While certain Australian entities have a mandatory legal obligation to identify how they are tackling this, this should not be viewed merely as a tick-the-box exercise. Nor should it continue to go unchecked and ignored as we face new challenges, whether it’s today’s pandemic yesterday’s bush fires exacerbated by climate change. Risk management technology can help organizations tackle the oftentimes overlooked risks within supply chains and third-party vendors, such as modern slavery.

Senior leaders and risk professionals have the ethical and corporate responsibility to ensure that workers that are involved are not being exploited and that human rights and standards are being adhered to on an ongoing basis, despite recent events.

It’s time for Australian enterprises to step up and include modern slavery to corporate risk frameworks, practice greater due diligence on the supply chain and enforce a greater commitment to combatting modern slavery.


Additional Resources

KnowTheChain is a resource for businesses and investors to understand and address forced labor risks within their global supply chains. Benchmarking is used as a tool to identify and share best practices, and as a way to harness the competitive nature of markets to create a “race to the top” that encourages businesses to adopt standards and practices that protect worker’s well-being. See their benchmark reports.
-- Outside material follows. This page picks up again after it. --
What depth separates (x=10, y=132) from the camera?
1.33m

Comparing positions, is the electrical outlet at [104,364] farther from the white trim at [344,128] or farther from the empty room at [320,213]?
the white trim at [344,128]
Western Power has joined other high-profile Western Australian energy, mining and resource companies (including South32, which is an SAI360 customer) to develop a practical toolkit to pre-screen for modern slavery risks within supply chains. Central to the toolkit is a self-assessment questionnaire (SAQ) with 18 core questions that the group has agreed to ask suppliers to identify modern slavery risks, improve transparency and identify areas for further due diligence.

STOP THE TRAFFIK is a pioneer in human trafficking prevention. Working to unite people around the world by inspiring, informing, equipping and mobilizing communities to; know what human trafficking is, know how to identify it and know how to respond appropriately if they saw it. Utilizing the power of people and technology, STOP THE TRAFFIK is working to prevent human trafficking globally through our innovative Intelligence-led approach.